=== AIM OF THE TASK ===
Each entry below needs to be retyped exactly as given.

Stored data entries

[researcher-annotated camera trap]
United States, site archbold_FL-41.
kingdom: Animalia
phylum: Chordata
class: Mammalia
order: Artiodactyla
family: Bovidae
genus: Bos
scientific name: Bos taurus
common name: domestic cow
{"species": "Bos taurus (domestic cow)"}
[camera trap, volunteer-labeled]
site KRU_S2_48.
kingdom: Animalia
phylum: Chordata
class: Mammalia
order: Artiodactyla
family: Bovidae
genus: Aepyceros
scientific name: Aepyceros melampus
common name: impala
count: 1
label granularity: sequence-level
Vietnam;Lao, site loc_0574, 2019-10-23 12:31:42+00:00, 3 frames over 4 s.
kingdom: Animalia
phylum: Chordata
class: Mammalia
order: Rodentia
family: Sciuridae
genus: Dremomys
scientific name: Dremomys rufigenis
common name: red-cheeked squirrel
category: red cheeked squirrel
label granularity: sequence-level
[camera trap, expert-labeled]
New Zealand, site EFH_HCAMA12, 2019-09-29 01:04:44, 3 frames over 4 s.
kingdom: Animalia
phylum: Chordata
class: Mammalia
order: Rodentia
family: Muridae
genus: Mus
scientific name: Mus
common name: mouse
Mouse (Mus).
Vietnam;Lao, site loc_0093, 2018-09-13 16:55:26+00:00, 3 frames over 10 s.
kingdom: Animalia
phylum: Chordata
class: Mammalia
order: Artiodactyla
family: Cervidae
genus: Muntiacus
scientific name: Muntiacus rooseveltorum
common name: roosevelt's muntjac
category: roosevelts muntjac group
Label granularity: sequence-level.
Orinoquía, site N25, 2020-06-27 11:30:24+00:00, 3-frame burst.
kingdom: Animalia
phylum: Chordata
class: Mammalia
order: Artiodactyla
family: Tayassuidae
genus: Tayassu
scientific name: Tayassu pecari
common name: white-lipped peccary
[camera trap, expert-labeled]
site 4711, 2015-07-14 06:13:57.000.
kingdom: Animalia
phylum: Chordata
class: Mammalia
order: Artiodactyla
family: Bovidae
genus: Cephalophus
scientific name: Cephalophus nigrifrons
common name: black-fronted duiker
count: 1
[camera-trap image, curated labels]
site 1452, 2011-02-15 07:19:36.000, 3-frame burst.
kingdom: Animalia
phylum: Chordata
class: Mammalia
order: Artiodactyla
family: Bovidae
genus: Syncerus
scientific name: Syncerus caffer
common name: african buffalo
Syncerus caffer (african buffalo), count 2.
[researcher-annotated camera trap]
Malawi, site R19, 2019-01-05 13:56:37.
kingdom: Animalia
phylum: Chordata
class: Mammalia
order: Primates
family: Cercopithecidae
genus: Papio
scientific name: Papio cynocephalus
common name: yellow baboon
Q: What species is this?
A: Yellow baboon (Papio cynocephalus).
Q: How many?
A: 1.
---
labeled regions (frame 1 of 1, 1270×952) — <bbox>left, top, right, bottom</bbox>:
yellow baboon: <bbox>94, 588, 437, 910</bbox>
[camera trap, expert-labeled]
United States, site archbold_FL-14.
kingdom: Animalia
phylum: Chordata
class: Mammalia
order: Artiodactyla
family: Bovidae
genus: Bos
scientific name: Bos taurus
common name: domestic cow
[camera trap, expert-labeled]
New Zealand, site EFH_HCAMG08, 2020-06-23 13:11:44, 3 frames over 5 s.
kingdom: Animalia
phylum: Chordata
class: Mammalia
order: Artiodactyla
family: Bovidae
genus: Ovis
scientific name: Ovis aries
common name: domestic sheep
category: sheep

=== FINAL ANSWER ===
[researcher-annotated camera trap]
United States, site archbold_FL-41.
kingdom: Animalia
phylum: Chordata
class: Mammalia
order: Artiodactyla
family: Bovidae
genus: Bos
scientific name: Bos taurus
common name: domestic cow
{"species": "Bos taurus (domestic cow)"}
[camera trap, volunteer-labeled]
site KRU_S2_48.
kingdom: Animalia
phylum: Chordata
class: Mammalia
order: Artiodactyla
family: Bovidae
genus: Aepyceros
scientific name: Aepyceros melampus
common name: impala
count: 1
label granularity: sequence-level
Vietnam;Lao, site loc_0574, 2019-10-23 12:31:42+00:00, 3 frames over 4 s.
kingdom: Animalia
phylum: Chordata
class: Mammalia
order: Rodentia
family: Sciuridae
genus: Dremomys
scientific name: Dremomys rufigenis
common name: red-cheeked squirrel
category: red cheeked squirrel
label granularity: sequence-level
[camera trap, expert-labeled]
New Zealand, site EFH_HCAMA12, 2019-09-29 01:04:44, 3 frames over 4 s.
kingdom: Animalia
phylum: Chordata
class: Mammalia
order: Rodentia
family: Muridae
genus: Mus
scientific name: Mus
common name: mouse
Mouse (Mus).
Vietnam;Lao, site loc_0093, 2018-09-13 16:55:26+00:00, 3 frames over 10 s.
kingdom: Animalia
phylum: Chordata
class: Mammalia
order: Artiodactyla
family: Cervidae
genus: Muntiacus
scientific name: Muntiacus rooseveltorum
common name: roosevelt's muntjac
category: roosevelts muntjac group
Label granularity: sequence-level.
Orinoquía, site N25, 2020-06-27 11:30:24+00:00, 3-frame burst.
kingdom: Animalia
phylum: Chordata
class: Mammalia
order: Artiodactyla
family: Tayassuidae
genus: Tayassu
scientific name: Tayassu pecari
common name: white-lipped peccary
[camera trap, expert-labeled]
site 4711, 2015-07-14 06:13:57.000.
kingdom: Animalia
phylum: Chordata
class: Mammalia
order: Artiodactyla
family: Bovidae
genus: Cephalophus
scientific name: Cephalophus nigrifrons
common name: black-fronted duiker
count: 1
[camera-trap image, curated labels]
site 1452, 2011-02-15 07:19:36.000, 3-frame burst.
kingdom: Animalia
phylum: Chordata
class: Mammalia
order: Artiodactyla
family: Bovidae
genus: Syncerus
scientific name: Syncerus caffer
common name: african buffalo
Syncerus caffer (african buffalo), count 2.
[researcher-annotated camera trap]
Malawi, site R19, 2019-01-05 13:56:37.
kingdom: Animalia
phylum: Chordata
class: Mammalia
order: Primates
family: Cercopithecidae
genus: Papio
scientific name: Papio cynocephalus
common name: yellow baboon
Q: What species is this?
A: Yellow baboon (Papio cynocephalus).
Q: How many?
A: 1.
---
labeled regions (frame 1 of 1, 1270×952) — <bbox>left, top, right, bottom</bbox>:
yellow baboon: <bbox>94, 588, 437, 910</bbox>
[camera trap, expert-labeled]
United States, site archbold_FL-14.
kingdom: Animalia
phylum: Chordata
class: Mammalia
order: Artiodactyla
family: Bovidae
genus: Bos
scientific name: Bos taurus
common name: domestic cow
[camera trap, expert-labeled]
New Zealand, site EFH_HCAMG08, 2020-06-23 13:11:44, 3 frames over 5 s.
kingdom: Animalia
phylum: Chordata
class: Mammalia
order: Artiodactyla
family: Bovidae
genus: Ovis
scientific name: Ovis aries
common name: domestic sheep
category: sheep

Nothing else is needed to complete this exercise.